L’ouvrage compilé intitulé « Revolutionary and Intimate Epistolary » rassemble une sélection de quatre-vingt-huit lettres écrites de prison aux États-Unis entre 1919 et 1922 par cet anarchiste mexicain. Ces lettres comprennent des correspondances d’écrits fondamentalement politiques, et d’autres non moins politiques, mais qui nous permettent également de voir la partie la plus personnelle de Ricardo Flores Magón dans ses dernières années de vie. En particulier, les épîtres avec María Talavera Brousse, compagne de Flores Magón, originaire d’Ensenada dans le territoire mexicain de Basse-Californie, et exilée dans différentes villes du sud des États-Unis, se démarquent. Bien que leur correspondance mutuelle ait déjà commencé en juillet 1906, leur relation sentimentale couvait depuis de nombreuses années.

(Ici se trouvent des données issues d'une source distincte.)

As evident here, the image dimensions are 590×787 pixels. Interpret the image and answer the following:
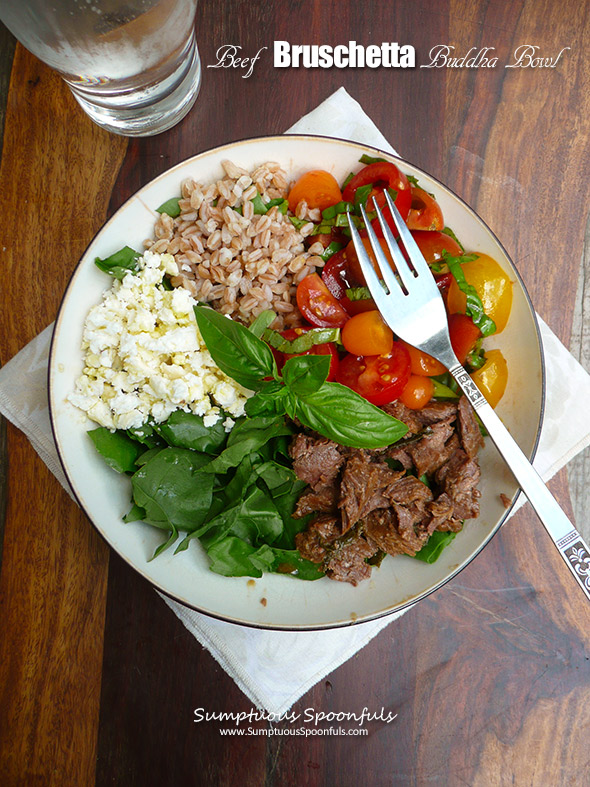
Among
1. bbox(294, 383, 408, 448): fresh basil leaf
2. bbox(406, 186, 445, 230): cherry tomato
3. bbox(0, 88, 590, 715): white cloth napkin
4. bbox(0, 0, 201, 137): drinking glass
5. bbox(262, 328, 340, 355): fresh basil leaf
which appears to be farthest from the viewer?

Elle et sa fille d’un précédent mariage, Lucía Norman, étaient des femmes d’armes, puisque mère et fille se sont consacrées au militantisme anarchiste au Mexique et aux États-Unis au cours des premières décennies du XXe siècle. Dans les manifestations politiques réprimées par les forces de police, elles se sont défendues avec de longues épingles qu’elles portaient dans leurs chapeaux. En outre, toutes deux ont été impliquées dans la sortie clandestine de documents de la prison lors de leurs visites à Ricardo Flores. Il est tout à fait nécessaire pour nous de conclure cet article en mentionnant ce travail comme un héritage posthume, et le travail du partenaire de Ricardo Flores, car le soutien, les soins et les relations personnelles qui sont générés influencent également l’impulsion révolutionnaire de personnages comme lui. Ricardo Flores a édité de nombreux journaux, magazines, œuvres littéraires et théâtrales, Il a participé à des grèves et à des émeutes ouvrières, également à la révolution mexicaine, et a subi la répression pour son action politique. Une référence mexicaine dans l’anarchisme international, une stratégie indomptable et un cœur rebelle.